How Growth Rates Impact P/E Ratios

Probably the most important factor in determining what P/E a company trades on is the earnings growth. When earnings grow, the 'E' increases, over time. Therefore, even if you pay a high multiple of earnings now, that multiple will become lower in the future. And as that P/E ratio drops, the company will look cheap, unless its share price increases.

ST International Holdings's earnings per share grew by -2.5% in the last twelve months.

Remember: P/E Ratios Don't Consider The Balance Sheet

Don't forget that the P/E ratio considers market capitalization. So it won't reflect the advantage of cash, or disadvantage of debt. Theoretically, a business can improve its earnings (and produce a lower P/E in the future) by investing in growth. That means taking on debt (or spending its cash).

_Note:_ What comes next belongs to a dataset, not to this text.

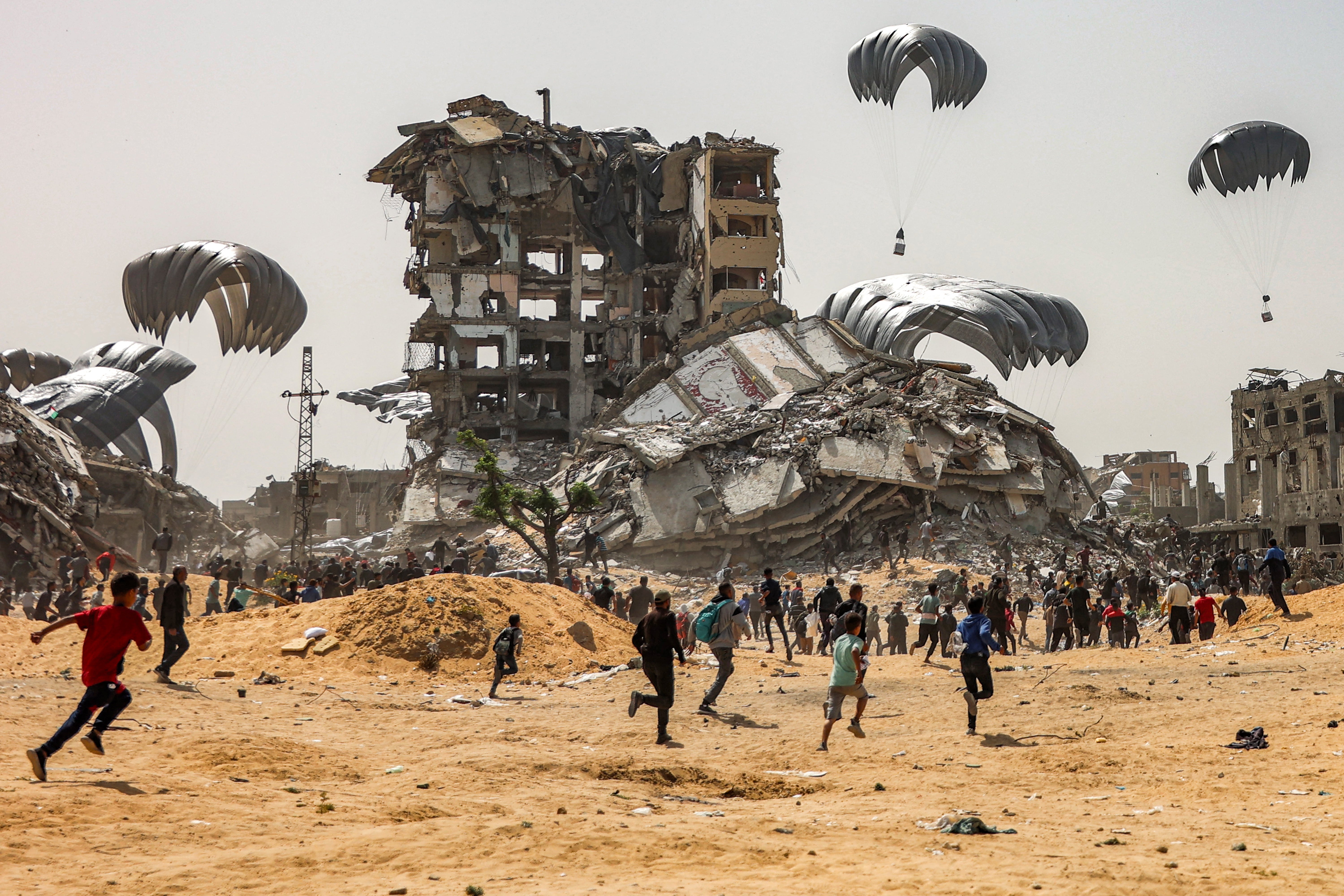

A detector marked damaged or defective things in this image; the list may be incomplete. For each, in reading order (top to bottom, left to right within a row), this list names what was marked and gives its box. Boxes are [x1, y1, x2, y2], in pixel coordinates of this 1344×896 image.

damaged apartment block [368, 94, 785, 457]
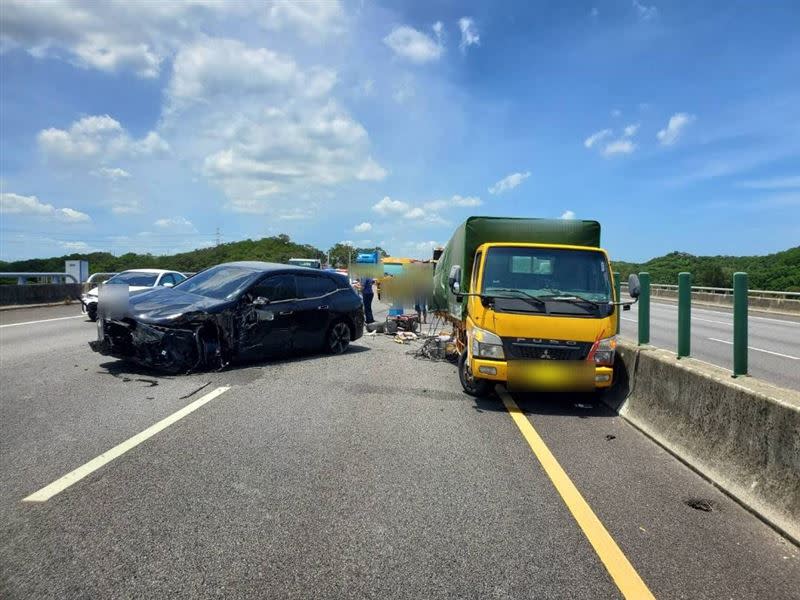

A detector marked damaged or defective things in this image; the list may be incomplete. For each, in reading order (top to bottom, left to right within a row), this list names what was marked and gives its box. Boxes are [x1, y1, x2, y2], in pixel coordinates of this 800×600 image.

damaged black suv [89, 260, 364, 372]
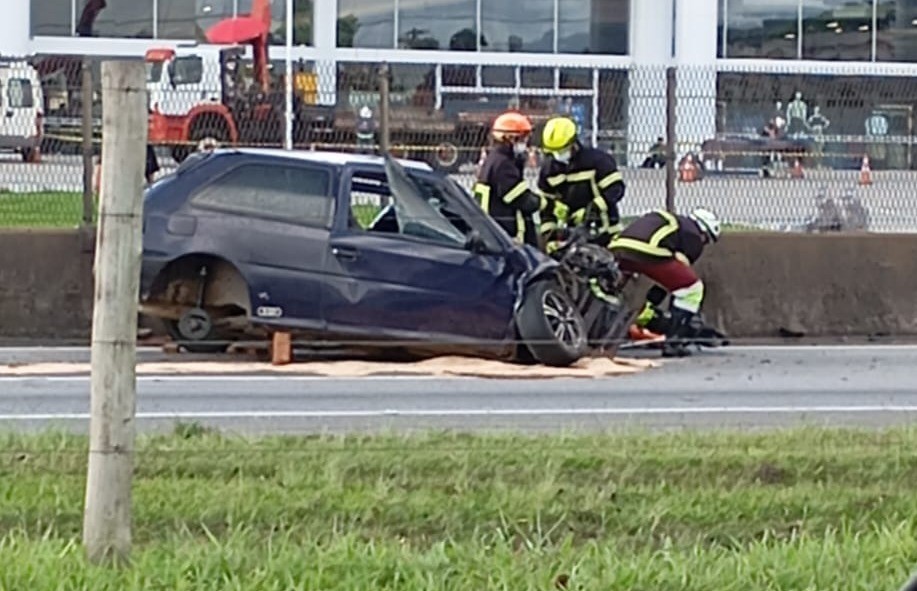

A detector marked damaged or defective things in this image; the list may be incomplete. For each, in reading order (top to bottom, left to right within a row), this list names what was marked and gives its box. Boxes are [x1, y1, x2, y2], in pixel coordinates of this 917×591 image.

Such expenditure might be good or bad, in the long term, but the point here is that the balance sheet is not reflected by this ratio.

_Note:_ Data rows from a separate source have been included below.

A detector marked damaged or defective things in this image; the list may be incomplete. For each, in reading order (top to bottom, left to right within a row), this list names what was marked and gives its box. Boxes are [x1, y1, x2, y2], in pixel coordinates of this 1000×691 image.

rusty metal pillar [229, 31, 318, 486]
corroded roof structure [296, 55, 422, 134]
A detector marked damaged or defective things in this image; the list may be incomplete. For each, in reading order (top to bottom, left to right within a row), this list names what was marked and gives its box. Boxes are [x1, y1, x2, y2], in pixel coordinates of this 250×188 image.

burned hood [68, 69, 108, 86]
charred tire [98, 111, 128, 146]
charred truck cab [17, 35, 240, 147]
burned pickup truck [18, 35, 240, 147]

Is Debt Impacting ST International Holdings's P/E?

The extra options and safety that comes with ST International Holdings's HK$21m net cash position means that it deserves a higher P/E than it would if it had a lot of net debt.

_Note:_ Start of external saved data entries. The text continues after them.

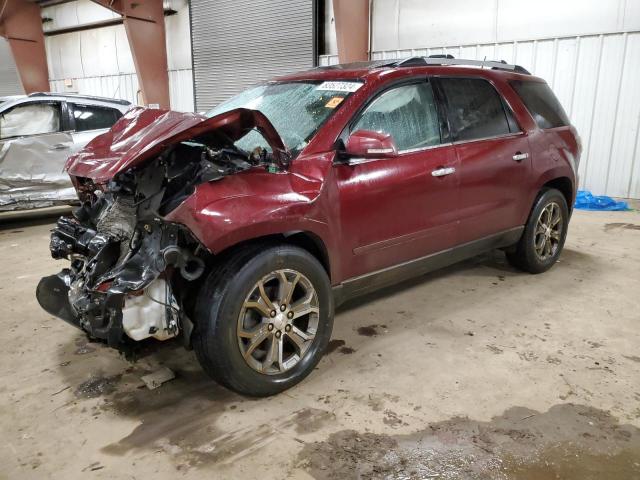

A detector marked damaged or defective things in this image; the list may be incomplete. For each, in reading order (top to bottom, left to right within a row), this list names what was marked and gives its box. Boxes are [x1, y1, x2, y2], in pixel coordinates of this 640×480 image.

crumpled metal panel [0, 133, 79, 212]
crumpled hood [65, 106, 288, 183]
shattered windshield [208, 81, 362, 154]
damaged front end [36, 107, 292, 350]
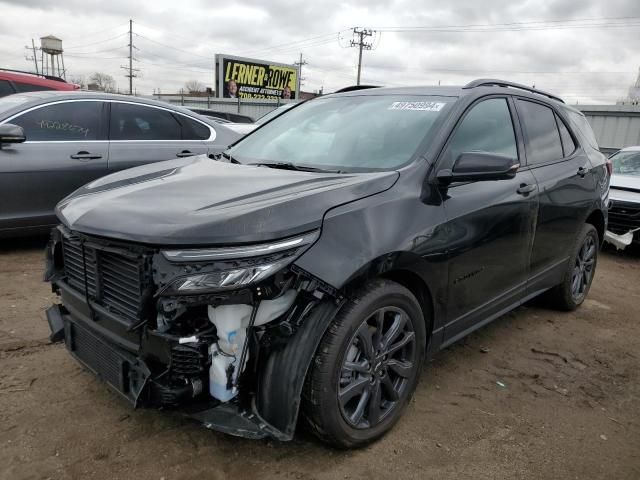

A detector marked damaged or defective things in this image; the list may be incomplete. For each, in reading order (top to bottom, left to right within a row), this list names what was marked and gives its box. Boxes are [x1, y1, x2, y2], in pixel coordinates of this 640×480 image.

crumpled hood [58, 156, 400, 246]
broken headlight [161, 231, 318, 294]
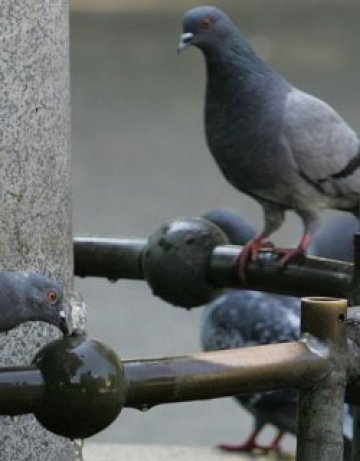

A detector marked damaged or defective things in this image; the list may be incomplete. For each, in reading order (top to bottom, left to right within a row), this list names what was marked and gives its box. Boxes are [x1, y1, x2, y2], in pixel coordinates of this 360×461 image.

rusty metal [72, 237, 352, 298]
rusty metal [124, 338, 330, 410]
rusty metal [296, 296, 348, 458]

The Bottom Line On ST International Holdings's P/E Ratio

ST International Holdings trades on a P/E ratio of 9.1, which is below the HK market average of 10.6. Earnings improved over the last year. And the healthy balance sheet means the company can sustain growth while the P/E suggests shareholders don't think it will. What is very clear is that the market has become less pessimistic about ST International Holdings over the last month, with the P/E ratio rising from 6.5 back then to 9.1 today. For those who like to invest in turnarounds, that might mean it's time to put the stock on a watchlist, or research it. But others might consider the opportunity to have passed.

When the market is wrong about a stock, it gives savvy investors an opportunity. If it is underestimating a company, investors can make money by buying and holding the shares until the market corrects itself. We don't have analyst forecasts, but you might want to assess this data-rich visualization of earnings, revenue and cash flow.

But note: ST International Holdings may not be the best stock to buy. So take a peek at this free list of interesting companies with strong recent earnings growth (and a P/E ratio below 20).

If you spot an error that warrants correction, please contact the editor at editorial-team@simplywallst.com. This article by Simply Wall St is general in nature. It does not constitute a recommendation to buy or sell any stock, and does not take account of your objectives, or your financial situation. Simply Wall St has no position in the stocks mentioned.

We aim to bring you long-term focused research analysis driven by fundamental data. Note that our analysis may not factor in the latest price-sensitive company announcements or qualitative material. Thank you for reading.